Со дня злополучных похорон прошла уже целая неделя. У Леночки начались каникулы. Ее подруги отдыхали, гуляли, ездили за город, загорали, купались — словом, набирались сил, а Леночка жила в состоянии непрестанной нервной напряженности.
Ее тревожила судьба матери, о которой она ничего не знала, она была напугана действиями страшного и невидимого врага, о котором так часто и много говорил Королев, ее сильно потрясла мрачная история с опознанием трупа. Павлик, как только мог, поддерживал ее в эти трудные дни и по-прежнему каждый вечер проводил у Ковригиных. Вот и сегодня он сидит у Леночки. Она берет книгу, но Павлик замечает, что смотрит Леночка вовсе не в книгу, а на кресло, в котором обычно сидела Мария Сергеевна.
Пошли в кухню пить чай, Павлик помог накрыть на стол. Леночка поставила на конфорку чайник, взяла с полки чашку Марии Сергеевны, белую чашку в пестрых цветочках, долго держала ее в руках и со вздохом поставила обратно. Взяла баночку с вишневым вареньем, с любимым вареньем Марии Сергеевны, которое Павлик тоже очень любил, и тут же, точно обжегшись, тоже поставила обратно, как будто в отсутствие Марии Сергеевны к этому варенью нельзя было прикасаться.
Они молча пили чай, и Леночка то и дело настороженно прислушивалась, не зазвонит ли телефон. Королев звонил почти каждый день. “Здравствуйте, Елена Викторовна. Привет вам от вашей мамы. Чувствует она себя превосходно и просит не беспокоиться”.
Он ни разу не захотел встретиться с Леночкой, говорил однообразно и лаконично, но и это было хорошо.
Сегодня от него еще не было никаких сообщений, и Леночка очень волновалась.
Звонок раздался поздно вечером.
— Добрый день, Елена Викторовна, как самочувствие? Может быть, повидаемся? У меня для вас письмо…
Как обрадовалась Леночка!
Она стала поспешно собираться. Потом, вспомнив наставление Пронина, нашла в сумочке записку с телефонным номером Ткачева и позвонила к нему.
— Григорий Кузьмич? Это Ковригина. Лена Ковригина. Помните? Только что звонил Василий Петрович, привез от мамы письмо. Просит прийти в кафе “Националь”…

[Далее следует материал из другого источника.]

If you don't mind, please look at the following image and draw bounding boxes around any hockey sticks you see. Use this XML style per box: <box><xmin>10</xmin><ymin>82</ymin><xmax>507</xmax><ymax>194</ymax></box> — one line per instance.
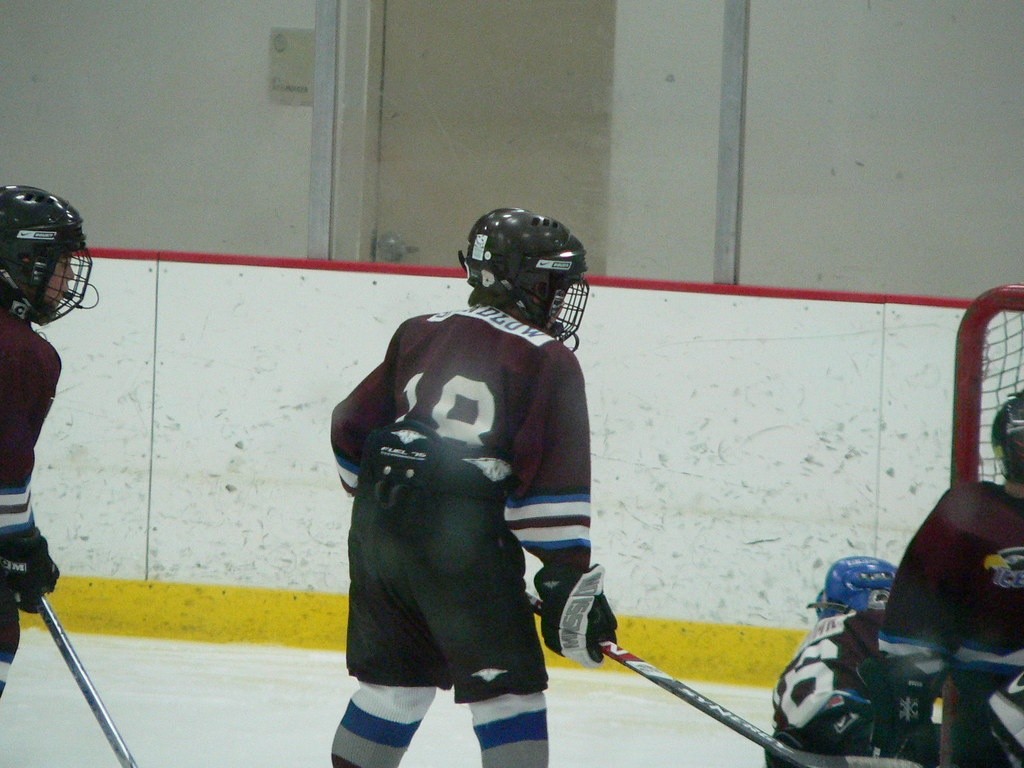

— Очень хорошо, Елена Викторовна, — ответил ей Ткачев. — Поезжайте. Только, пожалуйста, ничего не говорите Королеву…
Леночка быстро провела гребнем по своим коротко остриженным волосам, тронула помадой губы.
— Куда? — нервно спросил Павлик.
— В кафе. Я ненадолго.
— Для чего?
— Нужно, Павлик, нужно.
Павлик насупился.
— К этому… Ну, словом… К этому?
— Да, к этому, — подтвердила Леночка.
— Вольному воля, конечно… — Павлик вдруг вспылил. — Я бы на твоем месте не пошел!
— Почему?
— У тебя несчастье, а ты бегаешь по кафе. Хотя бы из уважения к памяти матери повременила…
Что ж, он был бы прав, если бы с Марией Сергеевной действительно случилось несчастье… А Павлик даже побледнел от волнения.
— Мне это просто непонятно. Ты какая-то бесчувственная. Такое горе… Я до сих пор не могу прийти в себя, а ты бежишь в кафе на свидание с каким-то там… Красишь губы! Прихорашиваешься! Извини, но я начинаю терять к тебе уважение! Иди, иди. Я тоже уйду. Мне здесь нечего делать…
Павлик впервые говорил так резко, и Леночка поняла, что он действительно может уйти.
— Вот что, Павлик, — сказала она. — Я же иду по делу. По очень важному делу!
— Не верю! — воскликнул Павлик.
— Честное слово!
— Я не понимаю, что это за таинственные дела, о которых ты не могла рассказать Марии Сергеевне и не можешь сказать мне… Нет, ты меня извини, но я не верю тебе!
— Послушай, Павлик, я признаюсь тебе во всем, — вдруг решительно заявила Леночка. — Но ты поклянись мне… Дай честное слово, что ты никому ничего не скажешь. Потому что я открою тебе государственную тайну.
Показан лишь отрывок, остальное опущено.